> _Excerpt_

*****

Solve as many questions as you can. Write your answers in the provided spaces. Knit your submission to PDF or to HTML and print to PDF, and upload to NTULearn.

If some of your R code doesn’t run, you may comment it out.

Mode

This is a restricted open-book quiz. You may use R manuals and course materials, but internet search and AI tools are not allowed.

Time limit

You have 30 minutes to complete the quiz.

# Load required packages
library(tidyverse)
library(janitor)
library(broom)

###### REPLACE 42 here with the numeric part of your matric number
set.seed(42)

Question 1

The penguins dataset is available by default when you load tidyverse. Here is a random sample:

penguins %>%
  sample_n(5)

*****

> _Directions_
Rewrite the quiz instructions from the words containing "Solve as many" through "library(tidyverse)", substituting "test" for "quiz" each time it appears.

> _Material provided_
*****

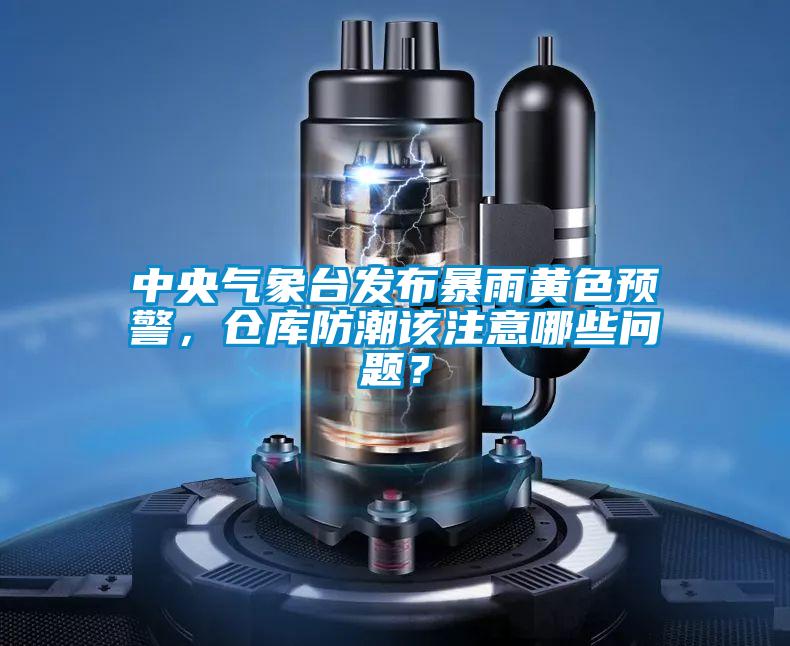 中央氣象臺發布暴雨黃色預警，倉庫防潮該注意哪些問題？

*****

> _Solution for this exercise_
Solve as many questions as you can. Write your answers in the provided spaces. Knit your submission to PDF or to HTML and print to PDF, and upload to NTULearn.

If some of your R code doesn’t run, you may comment it out.

Mode

This is a restricted open-book test. You may use R manuals and course materials, but internet search and AI tools are not allowed.

Time limit

You have 30 minutes to complete the test.

# Load required packages
library(tidyverse)